▸ **What to produce**
Output every one of the following records word for word, line by line.

▸ **Data supplied**

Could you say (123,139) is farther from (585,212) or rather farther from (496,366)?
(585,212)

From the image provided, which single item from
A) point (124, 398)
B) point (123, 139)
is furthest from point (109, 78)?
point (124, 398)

▸ **Result for this task**
Could you say (123,139) is farther from (585,212) or rather farther from (496,366)?
(585,212)

From the image provided, which single item from
A) point (124, 398)
B) point (123, 139)
is furthest from point (109, 78)?
point (124, 398)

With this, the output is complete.